Reconquérir les terres perdues par les Francs sous les derniers Mérovingiens et sécuriser les frontières avaient été les axes de la politique menée par Charles Martel et Pépin le Bref, qui entamèrent une première expansion en Frise et en Bavière notamment. Charlemagne poursuivit et amplifia leur action, agissant dans toutes les directions. L’expansion paraissait être l’unique remède aux invasions ; elle fut aussi le résultat d’appels à l’aide venus de Rome. Les Francs étaient les garants de l’intégrité des terres et de la fonction pontificales. Le pape avait décerné à Pépin le titre de « patrice » (protecteur) « des Romains » et l’avait autorisé à se dire roi, puis l’avait sacré. Il avait interdit que l’on choisisse un roi hors de la famille des Pippinides et, à 7 ans, Charlemagne avait été sacré en même temps que son père.

 

Un monde en guerre

Au sein de l’ancienne Gaule, la frontière de l’ouest fut stabilisée entre Tours, Rennes et Angers : la Bretagne, dont la soumission n’était qu’apparente, fut érigée en marche. L’Aquitaine fut contrôlée, à l’exception de la Gascogne. Au-delà des Pyrénées, Charlemagne échoua devant Saragosse en 778 (c’est en revenant que son arrière-garde fut attaquée à Roncevaux), mais s’empara de Barcelone en 801. Les opérations militaires en Catalogne permirent de refouler la domination musulmane et de créer un glacis défensif, protégeant le sud de la Gaule des raids venus d’Espagne.

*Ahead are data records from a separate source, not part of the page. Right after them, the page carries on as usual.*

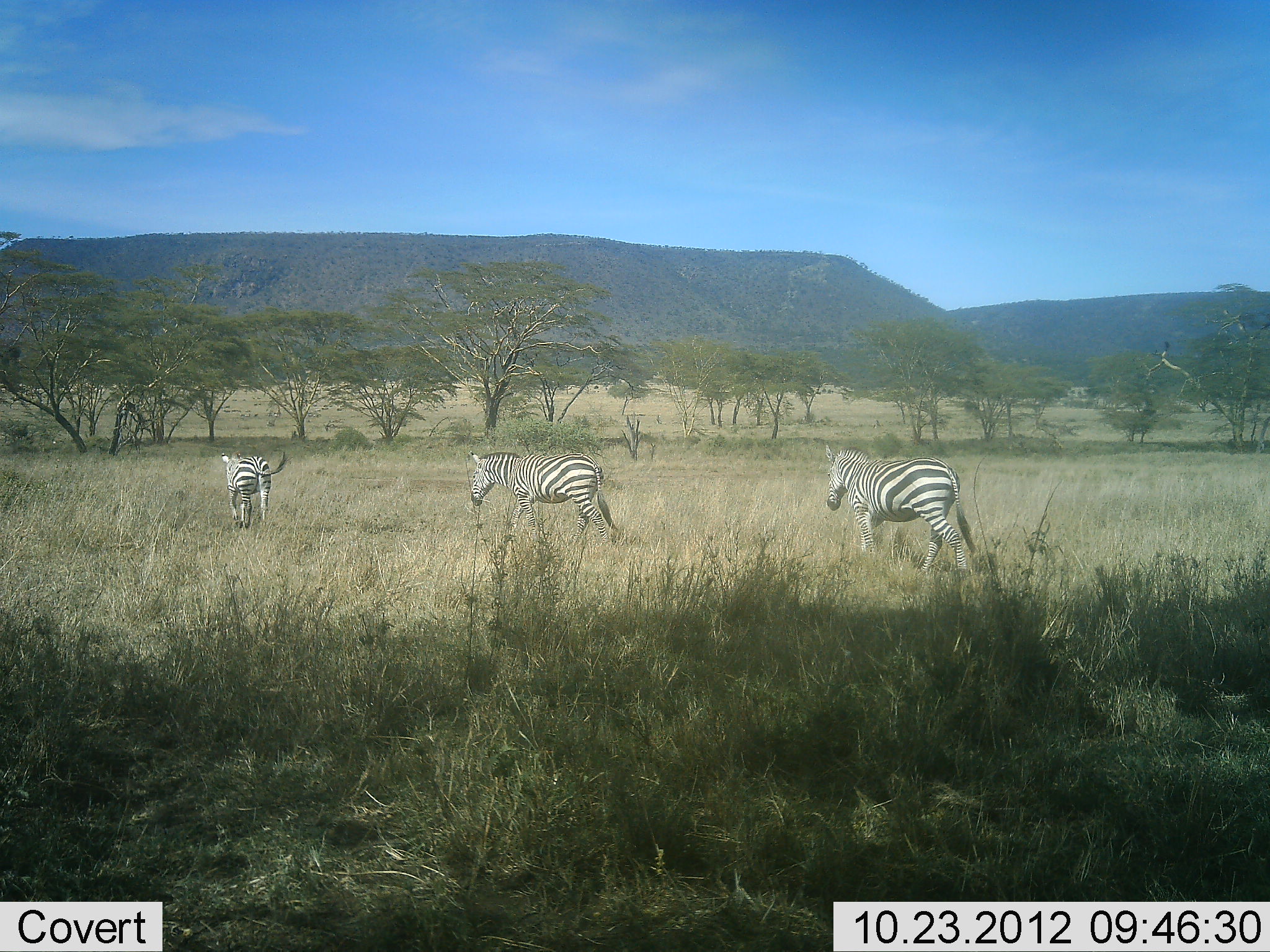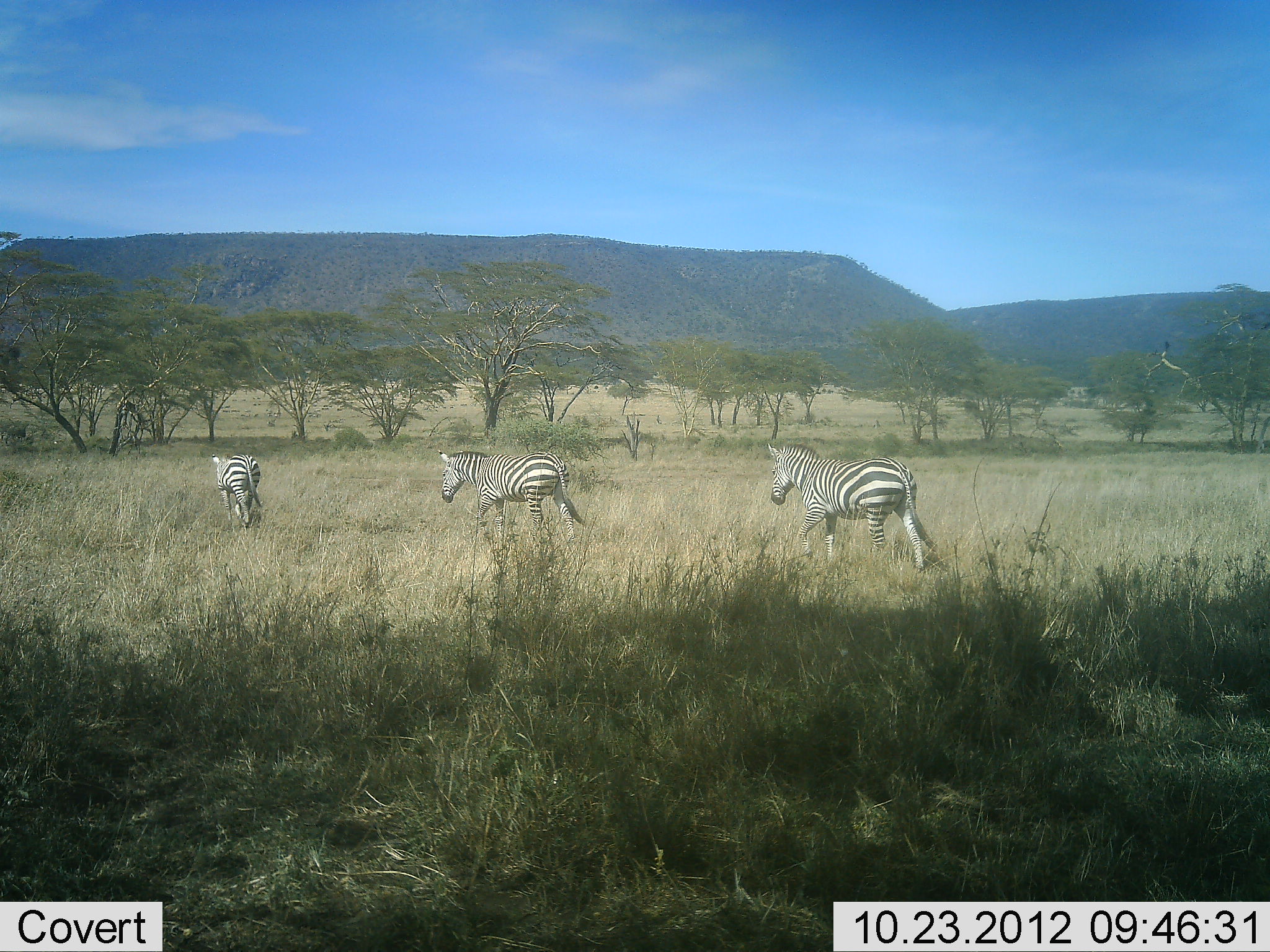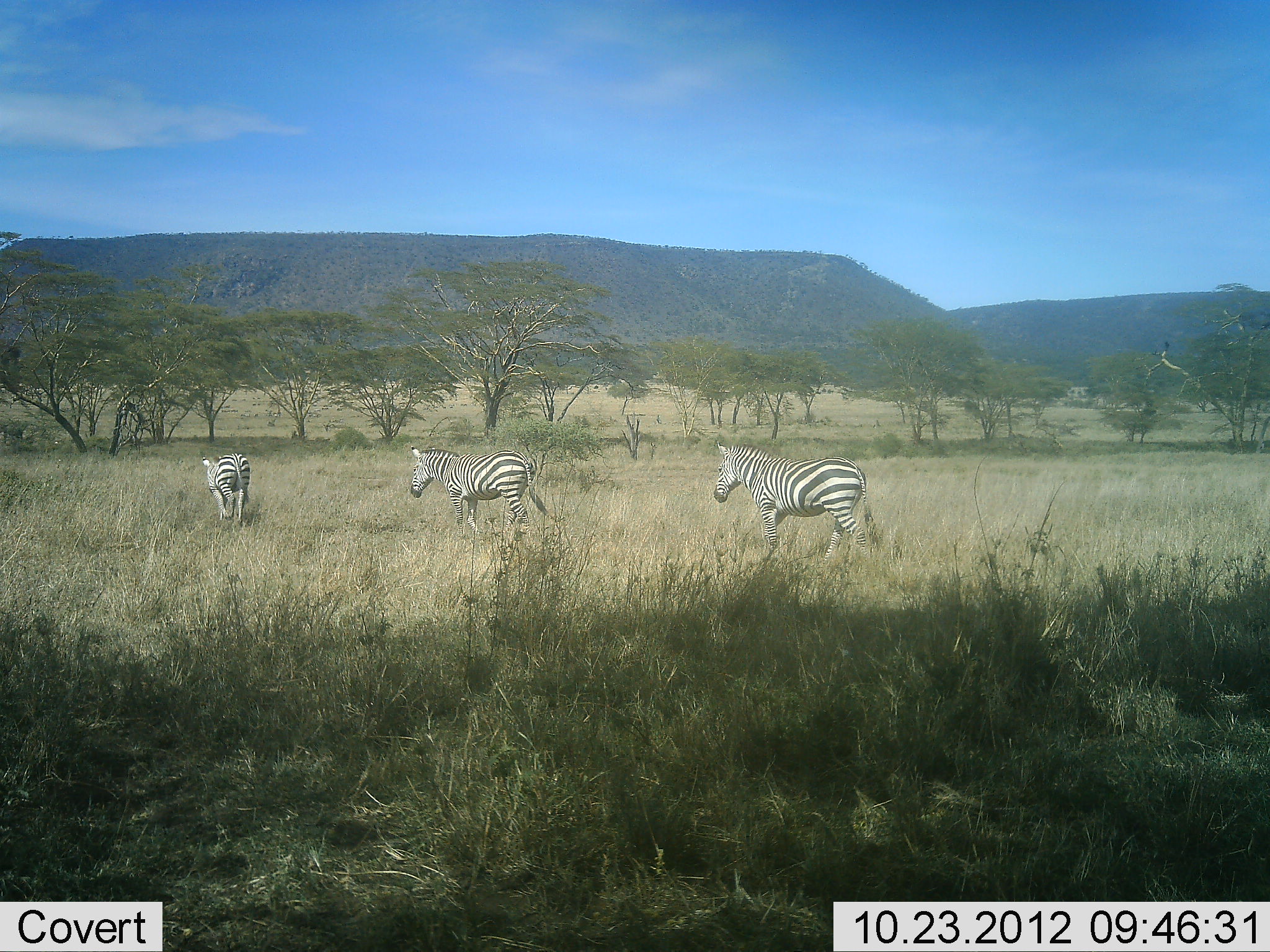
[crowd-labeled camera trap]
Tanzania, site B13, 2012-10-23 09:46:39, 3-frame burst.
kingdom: Animalia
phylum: Chordata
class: Mammalia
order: Perissodactyla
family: Equidae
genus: Equus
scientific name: Equus quagga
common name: plains zebra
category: zebra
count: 3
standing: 9%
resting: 0%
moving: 100%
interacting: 0%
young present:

En Italie, appelé à la rescousse par la papauté, il triompha du royaume des Lombards (774), et s’empara de la « couronne de fer » de leur roi. En 782, il occupa l’Istrie puis soumit les duchés lombards de Spolète et de Bénévent. C’est en Germanie et vers le Danube qu’eurent lieu les campagnes les plus rudes. La Bavière fut soumise, non sans difficultés, et intégrée à l’administration du royaume franc, tout en gardant son autonomie. À l’est de celle-ci, les Avars furent vaincus à la suite de plusieurs expéditions (prise de leur principale forteresse, le « Ring » en 796). Au nord de la Germanie, au-delà de l’Elbe, les Slaves (Obodrites, Sorabes, Wilzes) furent contenus et liés par des traités qui constituaient l’un des outils privilégiés de la politique franque. Les Saxons opposèrent la résistance la plus farouche, marquée par trente ans de guerre, des massacres, des révoltes, des lois d’exception (premier « Capitulaire saxon » vers 785-790). Enfin, les tribus slaves de Bohème entrèrent dans la sphère d’influence de l’empire vers 806. L’organisation politique des Carolingiens se coula dans le cadre géographique construit par l’Église. Les 300 aristocrates placés à la tête des comtés étaient associés aux évêques dans l’exercice du pouvoir local. L’empereur leur transmettait ses ordres et les surveillait par l’intermédiaire d’envoyés spéciaux, les missi dominici. Toute la hiérarchie sociale des hommes libres était structurée par les serments de fidélité et les liens de vassalité.

 

La réalisation d’un plan ?

La mise en place progressive d’une dynastie héréditaire fut l’élément de base de la puissance carolingienne. La conception germanique du pouvoir qui veut que le souverain soit un chef militaire de valeur encourageait les conquêtes, tandis que le couronnement impérial ajouta une dimension de sacralité. Mais l’idée d’empire germa lentement et ne s’imposa qu’après les annexions : celles-ci ne furent pas les étapes d’un programme prévoyant la restauration de l’Empire romain. L’empire s’est imposé comme une nécessité politique qui donnait un cadre juridique à la domination territoriale en grande partie achevée en 800. Il offrait aussi la possibilité de remplacer auprès de l’Église la tutelle byzantine. Au maximum, par le biais d’un service d’ost annuel et sélectif, ne recrutant que des hommes libres et suffisamment aisés (ou aidés financièrement par leurs voisins), Charlemagne bénéficiait, selon les estimations, de 60 à 100 000 combattants, dont environ 15 à 30 000 cavaliers. Si la cavalerie lourde a fait la réputation des Francs, les fantassins jouaient un rôle essentiel. Contrairement à une idée reçue, les Francs ne bénéficièrent d’ailleurs de l’étrier que tardivement, sans doute après le règne de Charlemagne. Mais les armes franques (hache, lance, broigne) étaient excellentes et la métallurgie carolingienne produisait alors les meilleures épées du monde.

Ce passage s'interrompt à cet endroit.